33

I'm using puppeteer for scraping some pages, but I'm curious about how to manage this in production for a node app. I'll be scraping up to 500,000 pages in a day, but these scrape jobs will happen at random intervals, so it's not a single queue that I can plow through.

What I'm wondering is, is it better to open a browser, go to the page, then close the browser between each job? Which I would assume would be a lot slower, but maybe handle memory better?

Or do I open one global browser when the app boots, and then just go to the page, and have some way to dump that page when I'm done with it (e.g. closing all tabs in chrome, but not closing chrome) then just re-open a new page when I need it? This way seems like it would be faster, but could potentially eat up lots of memory.

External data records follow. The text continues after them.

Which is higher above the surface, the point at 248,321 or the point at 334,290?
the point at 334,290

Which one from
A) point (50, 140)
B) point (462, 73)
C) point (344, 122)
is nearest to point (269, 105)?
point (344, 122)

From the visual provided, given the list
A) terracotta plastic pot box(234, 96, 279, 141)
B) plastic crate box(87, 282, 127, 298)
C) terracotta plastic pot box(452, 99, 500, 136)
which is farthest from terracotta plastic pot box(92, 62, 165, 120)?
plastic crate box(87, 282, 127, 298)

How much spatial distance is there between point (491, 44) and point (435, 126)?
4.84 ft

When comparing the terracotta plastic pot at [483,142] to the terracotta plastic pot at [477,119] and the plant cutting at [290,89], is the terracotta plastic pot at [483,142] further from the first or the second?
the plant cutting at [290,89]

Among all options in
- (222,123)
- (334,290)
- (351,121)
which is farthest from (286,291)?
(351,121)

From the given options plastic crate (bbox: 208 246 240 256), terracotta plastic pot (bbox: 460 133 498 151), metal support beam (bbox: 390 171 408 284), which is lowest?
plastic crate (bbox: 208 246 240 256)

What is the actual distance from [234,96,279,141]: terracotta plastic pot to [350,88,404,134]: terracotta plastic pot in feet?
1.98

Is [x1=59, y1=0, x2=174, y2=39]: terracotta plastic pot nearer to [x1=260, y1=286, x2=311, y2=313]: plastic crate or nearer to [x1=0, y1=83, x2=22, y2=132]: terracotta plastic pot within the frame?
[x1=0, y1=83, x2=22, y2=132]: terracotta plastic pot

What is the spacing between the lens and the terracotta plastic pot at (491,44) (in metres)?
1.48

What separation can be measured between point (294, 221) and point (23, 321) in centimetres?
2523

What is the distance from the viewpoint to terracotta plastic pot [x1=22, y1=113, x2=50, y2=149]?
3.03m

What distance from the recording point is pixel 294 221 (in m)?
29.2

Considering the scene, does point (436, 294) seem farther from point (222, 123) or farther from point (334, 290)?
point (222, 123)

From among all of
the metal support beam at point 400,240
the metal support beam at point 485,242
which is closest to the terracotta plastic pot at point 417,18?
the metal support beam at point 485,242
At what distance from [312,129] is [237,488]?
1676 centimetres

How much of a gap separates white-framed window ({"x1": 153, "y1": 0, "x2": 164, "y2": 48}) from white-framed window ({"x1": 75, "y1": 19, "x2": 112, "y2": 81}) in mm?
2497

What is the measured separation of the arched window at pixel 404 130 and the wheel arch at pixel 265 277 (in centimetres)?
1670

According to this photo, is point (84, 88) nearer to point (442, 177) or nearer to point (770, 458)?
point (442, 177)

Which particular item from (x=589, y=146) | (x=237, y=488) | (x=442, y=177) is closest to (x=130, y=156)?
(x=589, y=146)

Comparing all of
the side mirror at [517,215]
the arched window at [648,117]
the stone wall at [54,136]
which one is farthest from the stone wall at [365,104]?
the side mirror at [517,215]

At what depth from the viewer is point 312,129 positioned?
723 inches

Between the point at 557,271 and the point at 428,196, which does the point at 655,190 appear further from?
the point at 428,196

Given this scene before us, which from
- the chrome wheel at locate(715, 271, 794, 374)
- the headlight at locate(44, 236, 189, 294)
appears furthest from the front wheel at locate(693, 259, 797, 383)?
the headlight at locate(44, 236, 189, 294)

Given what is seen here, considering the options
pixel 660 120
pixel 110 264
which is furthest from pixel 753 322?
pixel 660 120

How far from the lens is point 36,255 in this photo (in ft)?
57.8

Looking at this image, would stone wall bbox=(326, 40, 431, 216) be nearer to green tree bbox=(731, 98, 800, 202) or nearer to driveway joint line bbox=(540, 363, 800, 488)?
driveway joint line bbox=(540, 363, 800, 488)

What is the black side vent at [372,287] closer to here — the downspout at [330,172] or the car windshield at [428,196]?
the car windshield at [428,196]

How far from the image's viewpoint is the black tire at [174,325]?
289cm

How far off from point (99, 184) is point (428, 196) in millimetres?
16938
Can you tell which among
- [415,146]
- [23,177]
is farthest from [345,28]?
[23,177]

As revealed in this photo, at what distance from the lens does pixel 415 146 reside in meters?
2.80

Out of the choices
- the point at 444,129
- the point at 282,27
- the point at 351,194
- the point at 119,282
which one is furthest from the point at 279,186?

I've never worked with this library especially in a production environment, so I'm not sure if there's things I should watch out for.

jeremywoertink
  • 2,281
  • 1
  • 23
  • 29

3 Answers3

38

You probably want to create a pool of multiple Chromium instances with independent browsers. The advantage of that is, when one browser crashes all other jobs can keep running. The advantage of one browser (with multiple pages) is a slight memory and CPU advantage and the cookies are shared between your pages.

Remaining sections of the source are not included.